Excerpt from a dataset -
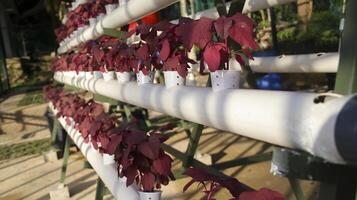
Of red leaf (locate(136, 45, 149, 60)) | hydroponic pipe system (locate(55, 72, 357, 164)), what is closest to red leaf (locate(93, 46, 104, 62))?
red leaf (locate(136, 45, 149, 60))

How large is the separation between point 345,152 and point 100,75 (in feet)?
8.88

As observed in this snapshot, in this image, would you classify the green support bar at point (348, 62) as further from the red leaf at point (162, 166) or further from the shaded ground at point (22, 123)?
the shaded ground at point (22, 123)

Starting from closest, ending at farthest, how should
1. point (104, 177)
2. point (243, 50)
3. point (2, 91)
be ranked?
point (243, 50) → point (104, 177) → point (2, 91)

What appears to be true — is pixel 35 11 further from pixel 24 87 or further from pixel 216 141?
pixel 216 141

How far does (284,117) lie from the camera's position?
Result: 3.24 feet

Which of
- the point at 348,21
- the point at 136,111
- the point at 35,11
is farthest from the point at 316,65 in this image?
the point at 35,11

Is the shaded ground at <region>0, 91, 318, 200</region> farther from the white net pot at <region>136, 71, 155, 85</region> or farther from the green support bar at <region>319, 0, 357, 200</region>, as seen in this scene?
the green support bar at <region>319, 0, 357, 200</region>

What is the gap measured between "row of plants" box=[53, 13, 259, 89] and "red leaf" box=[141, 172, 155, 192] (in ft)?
1.42

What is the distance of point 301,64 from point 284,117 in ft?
7.01

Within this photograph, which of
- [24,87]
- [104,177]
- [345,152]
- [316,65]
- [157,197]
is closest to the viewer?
[345,152]

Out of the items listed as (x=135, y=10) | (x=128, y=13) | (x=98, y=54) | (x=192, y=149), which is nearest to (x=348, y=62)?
(x=135, y=10)

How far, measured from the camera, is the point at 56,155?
654cm

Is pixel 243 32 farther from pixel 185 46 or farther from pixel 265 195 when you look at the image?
pixel 265 195

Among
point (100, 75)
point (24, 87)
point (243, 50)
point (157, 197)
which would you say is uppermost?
point (243, 50)
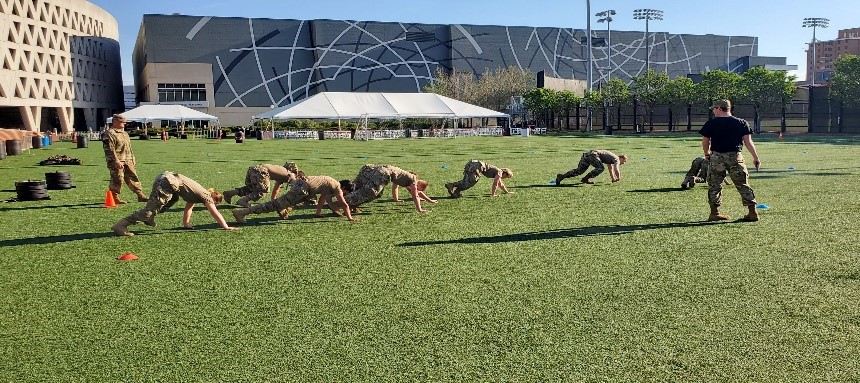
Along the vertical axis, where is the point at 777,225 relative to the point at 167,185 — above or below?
below

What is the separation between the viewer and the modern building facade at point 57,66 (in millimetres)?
76438

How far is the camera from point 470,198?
1349 cm

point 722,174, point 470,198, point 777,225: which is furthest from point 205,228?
point 777,225

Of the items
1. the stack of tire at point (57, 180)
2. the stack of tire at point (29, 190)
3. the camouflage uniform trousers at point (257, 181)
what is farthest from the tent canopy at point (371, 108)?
the camouflage uniform trousers at point (257, 181)

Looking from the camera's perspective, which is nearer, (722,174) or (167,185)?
(167,185)

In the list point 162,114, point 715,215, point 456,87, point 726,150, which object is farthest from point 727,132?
point 456,87

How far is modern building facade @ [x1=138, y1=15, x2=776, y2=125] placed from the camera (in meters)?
97.8

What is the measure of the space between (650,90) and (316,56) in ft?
188

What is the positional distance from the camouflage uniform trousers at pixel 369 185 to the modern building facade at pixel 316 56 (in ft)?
278

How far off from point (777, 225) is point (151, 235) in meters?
8.78

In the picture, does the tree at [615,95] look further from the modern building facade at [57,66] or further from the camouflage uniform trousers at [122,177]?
the modern building facade at [57,66]

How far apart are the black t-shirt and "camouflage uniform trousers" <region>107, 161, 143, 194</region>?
34.5ft

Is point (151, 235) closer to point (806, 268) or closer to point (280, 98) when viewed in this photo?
point (806, 268)

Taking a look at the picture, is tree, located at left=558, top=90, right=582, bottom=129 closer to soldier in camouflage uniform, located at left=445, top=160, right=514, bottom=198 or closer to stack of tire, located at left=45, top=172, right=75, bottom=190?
soldier in camouflage uniform, located at left=445, top=160, right=514, bottom=198
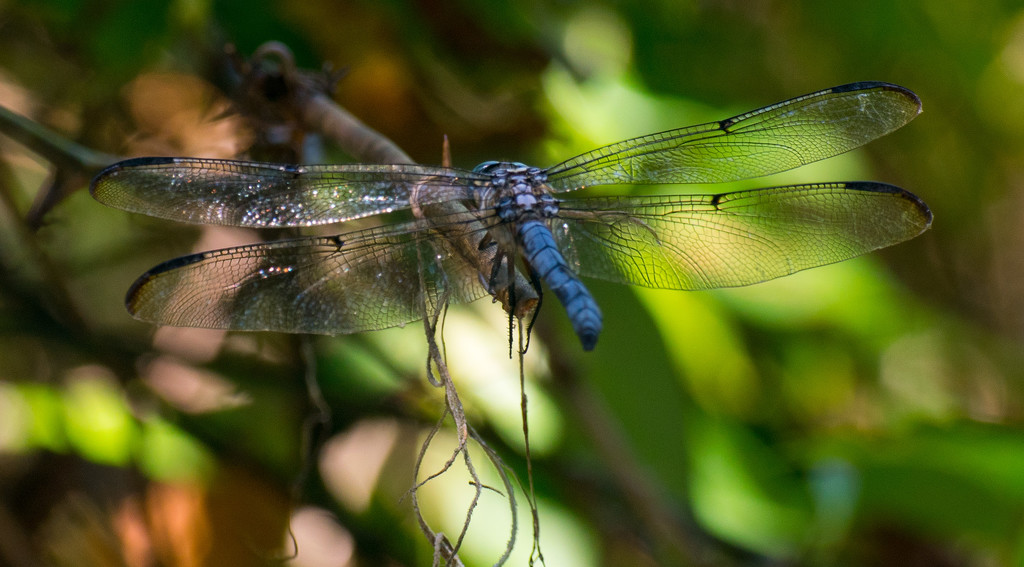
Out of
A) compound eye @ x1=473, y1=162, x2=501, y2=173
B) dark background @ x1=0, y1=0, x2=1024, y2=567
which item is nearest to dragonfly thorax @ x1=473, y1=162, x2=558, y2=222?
compound eye @ x1=473, y1=162, x2=501, y2=173

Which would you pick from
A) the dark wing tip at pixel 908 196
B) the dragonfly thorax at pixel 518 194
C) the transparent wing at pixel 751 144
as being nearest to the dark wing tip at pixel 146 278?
the dragonfly thorax at pixel 518 194

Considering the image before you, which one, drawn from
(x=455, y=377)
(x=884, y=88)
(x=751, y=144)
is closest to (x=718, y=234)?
(x=751, y=144)

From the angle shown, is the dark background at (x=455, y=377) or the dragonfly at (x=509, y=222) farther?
the dark background at (x=455, y=377)

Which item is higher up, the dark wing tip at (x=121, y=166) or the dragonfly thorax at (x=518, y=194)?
the dark wing tip at (x=121, y=166)

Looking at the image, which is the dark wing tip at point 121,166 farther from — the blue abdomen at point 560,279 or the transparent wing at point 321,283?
the blue abdomen at point 560,279

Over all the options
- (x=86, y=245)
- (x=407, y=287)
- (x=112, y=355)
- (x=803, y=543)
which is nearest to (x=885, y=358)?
(x=803, y=543)

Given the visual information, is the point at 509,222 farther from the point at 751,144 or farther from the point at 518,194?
the point at 751,144

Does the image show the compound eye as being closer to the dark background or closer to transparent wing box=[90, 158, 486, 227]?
transparent wing box=[90, 158, 486, 227]
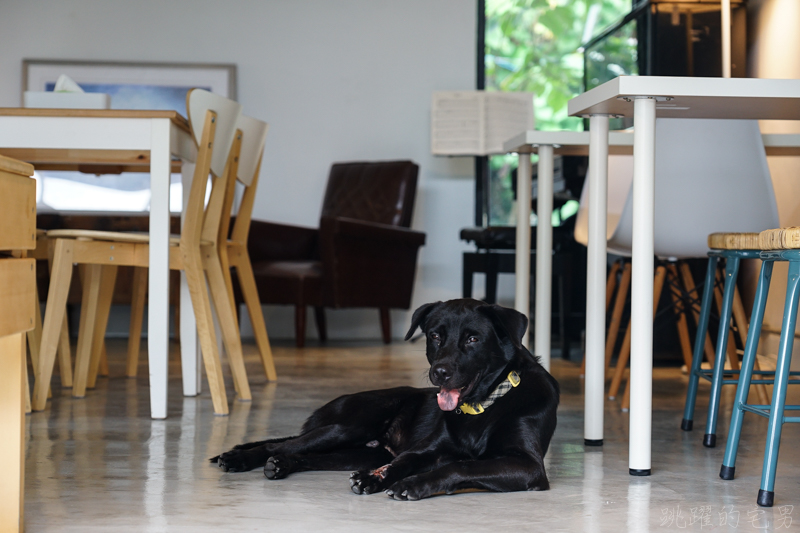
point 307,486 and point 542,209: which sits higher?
point 542,209

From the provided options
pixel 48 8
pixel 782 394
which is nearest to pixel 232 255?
pixel 782 394

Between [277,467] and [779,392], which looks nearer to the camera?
[779,392]

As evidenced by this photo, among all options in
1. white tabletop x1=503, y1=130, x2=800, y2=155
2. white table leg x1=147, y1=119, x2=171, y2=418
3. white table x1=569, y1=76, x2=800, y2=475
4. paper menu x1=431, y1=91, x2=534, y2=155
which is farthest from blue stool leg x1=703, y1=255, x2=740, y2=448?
paper menu x1=431, y1=91, x2=534, y2=155

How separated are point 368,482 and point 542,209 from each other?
3.86 feet

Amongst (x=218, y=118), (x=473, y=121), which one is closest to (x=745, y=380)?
(x=218, y=118)

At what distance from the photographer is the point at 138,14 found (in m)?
5.25

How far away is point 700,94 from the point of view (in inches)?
67.7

What needs to be done - Restate the whole listing above exactly, please, omitting every image.

Response to this exercise -
Of red leaf (locate(136, 45, 149, 60)) | hydroponic pipe system (locate(55, 72, 357, 164)), what is closest to red leaf (locate(93, 46, 104, 62))?
red leaf (locate(136, 45, 149, 60))

How large is the separation between point 345,152 and point 100,75 (in feet)?
8.88

As observed in this snapshot, in this image, would you classify the green support bar at point (348, 62) as further from the red leaf at point (162, 166) or further from the shaded ground at point (22, 123)?
the shaded ground at point (22, 123)

Starting from closest, ending at farthest, how should
1. point (104, 177)
2. point (243, 50)
3. point (2, 91)
be ranked?
point (243, 50) → point (104, 177) → point (2, 91)

What appears to be true — is pixel 35 11 further from pixel 24 87 or further from pixel 216 141?
pixel 216 141

How far does (284,117) lie from the camera's position?
Result: 3.24 feet

Which of
- the point at 348,21
- the point at 136,111
- the point at 35,11
is farthest from the point at 316,65 in this image?
the point at 35,11

Is the shaded ground at <region>0, 91, 318, 200</region> farther from the white net pot at <region>136, 71, 155, 85</region> or farther from the green support bar at <region>319, 0, 357, 200</region>, as seen in this scene?
the green support bar at <region>319, 0, 357, 200</region>

What is the gap measured between "row of plants" box=[53, 13, 259, 89] and "red leaf" box=[141, 172, 155, 192] (in ft)?
1.42

What is the distance of point 301,64 from point 284,117 in ft?
7.01

Within this photograph, which of
- [24,87]
- [104,177]
- [345,152]
- [316,65]
- [157,197]
is closest to the viewer?
[345,152]

Out of the items listed as (x=135, y=10) | (x=128, y=13) | (x=98, y=54) | (x=192, y=149), which is nearest to (x=348, y=62)?
(x=135, y=10)

How far, measured from the camera, is the point at 56,155?
654cm

Is pixel 243 32 farther from pixel 185 46 or farther from pixel 265 195 when you look at the image?
pixel 265 195

Among
point (100, 75)
point (24, 87)
point (243, 50)
point (157, 197)
which would you say is uppermost?
point (243, 50)
Along the vertical axis, where is the point at 777,225 relative to the point at 167,185 — above or below?
below

What is the separation between the viewer and the modern building facade at point 57,66 (in millimetres)?
76438

How far is the camera from point 470,198?
1349 cm

point 722,174, point 470,198, point 777,225: which is furthest from point 205,228?
point 777,225

Of the items
1. the stack of tire at point (57, 180)
2. the stack of tire at point (29, 190)
3. the camouflage uniform trousers at point (257, 181)
what is farthest from the tent canopy at point (371, 108)?
the camouflage uniform trousers at point (257, 181)

Looking from the camera's perspective, which is nearer, (722,174) or (167,185)?
(167,185)

In the list point 162,114, point 715,215, point 456,87, point 726,150, which object is farthest from point 727,132?
point 456,87

How far is modern building facade @ [x1=138, y1=15, x2=776, y2=125] placed from the camera (in meters)?
97.8

What is the measure of the space between (650,90) and (316,56) in ft?
188

What is the positional distance from the camouflage uniform trousers at pixel 369 185 to the modern building facade at pixel 316 56 (in ft)?
278

How far off from point (777, 225) is point (151, 235) in meters?
8.78

In the picture, does the tree at [615,95] look further from the modern building facade at [57,66] or further from the camouflage uniform trousers at [122,177]?
the modern building facade at [57,66]

How far apart are the black t-shirt and "camouflage uniform trousers" <region>107, 161, 143, 194</region>?
34.5ft

Is point (151, 235) closer to point (806, 268) or closer to point (280, 98) when viewed in this photo?
point (806, 268)

Taking a look at the picture, is tree, located at left=558, top=90, right=582, bottom=129 closer to soldier in camouflage uniform, located at left=445, top=160, right=514, bottom=198 or closer to stack of tire, located at left=45, top=172, right=75, bottom=190?
soldier in camouflage uniform, located at left=445, top=160, right=514, bottom=198
Out of
A) compound eye @ x1=473, y1=162, x2=501, y2=173
B) dark background @ x1=0, y1=0, x2=1024, y2=567
which item is nearest to dragonfly thorax @ x1=473, y1=162, x2=558, y2=222?
compound eye @ x1=473, y1=162, x2=501, y2=173

Which would you pick from
A) the dark wing tip at pixel 908 196
B) the dragonfly thorax at pixel 518 194
C) the transparent wing at pixel 751 144
as being nearest to the dark wing tip at pixel 146 278?
the dragonfly thorax at pixel 518 194

Considering the image before you, which one, drawn from
(x=455, y=377)
(x=884, y=88)
(x=751, y=144)
is closest to (x=718, y=234)?
(x=751, y=144)

From the angle shown, is the dark background at (x=455, y=377) or the dragonfly at (x=509, y=222) farther?
the dark background at (x=455, y=377)

Which item is higher up, the dark wing tip at (x=121, y=166) or the dragonfly thorax at (x=518, y=194)?
the dark wing tip at (x=121, y=166)

Looking at the image, which is the dark wing tip at point 121,166 farther from — the blue abdomen at point 560,279 or the transparent wing at point 321,283?
the blue abdomen at point 560,279

Over all the options
- (x=86, y=245)
- (x=407, y=287)
- (x=112, y=355)
- (x=803, y=543)
which is nearest to (x=885, y=358)?
(x=803, y=543)

Given the visual information, is the point at 509,222 farther from the point at 751,144 or farther from the point at 518,194?
the point at 751,144

Does the image show the compound eye as being closer to the dark background or closer to transparent wing box=[90, 158, 486, 227]?
transparent wing box=[90, 158, 486, 227]
point 307,486 and point 542,209: which sits higher?
point 542,209

From the provided options
pixel 48 8
pixel 782 394
which is nearest to pixel 232 255?
pixel 782 394

Between [277,467] and [779,392], which looks nearer to the camera?
[779,392]

As evidenced by this photo, among all options in
1. white tabletop x1=503, y1=130, x2=800, y2=155
2. white table leg x1=147, y1=119, x2=171, y2=418
3. white table x1=569, y1=76, x2=800, y2=475
4. paper menu x1=431, y1=91, x2=534, y2=155
which is farthest from blue stool leg x1=703, y1=255, x2=740, y2=448?
paper menu x1=431, y1=91, x2=534, y2=155

How separated are point 368,482 and point 542,209 from each other?
3.86 feet

Amongst (x=218, y=118), (x=473, y=121), which one is closest to (x=745, y=380)?
(x=218, y=118)

At what distance from the photographer is the point at 138,14 found (in m)?
5.25

How far away is point 700,94 from the point of view (in inches)?
67.7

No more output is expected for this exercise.